*** Opening of INFORMATION PROVIDED ***

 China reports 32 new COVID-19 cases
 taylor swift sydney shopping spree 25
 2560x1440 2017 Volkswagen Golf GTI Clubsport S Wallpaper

*** Close of INFORMATION PROVIDED ***

YOUR INSTRUCTIONS
Please copy the entire listing, leaving each line exactly as written.

RESULT
 China reports 32 new COVID-19 cases
 taylor swift sydney shopping spree 25
 2560x1440 2017 Volkswagen Golf GTI Clubsport S Wallpaper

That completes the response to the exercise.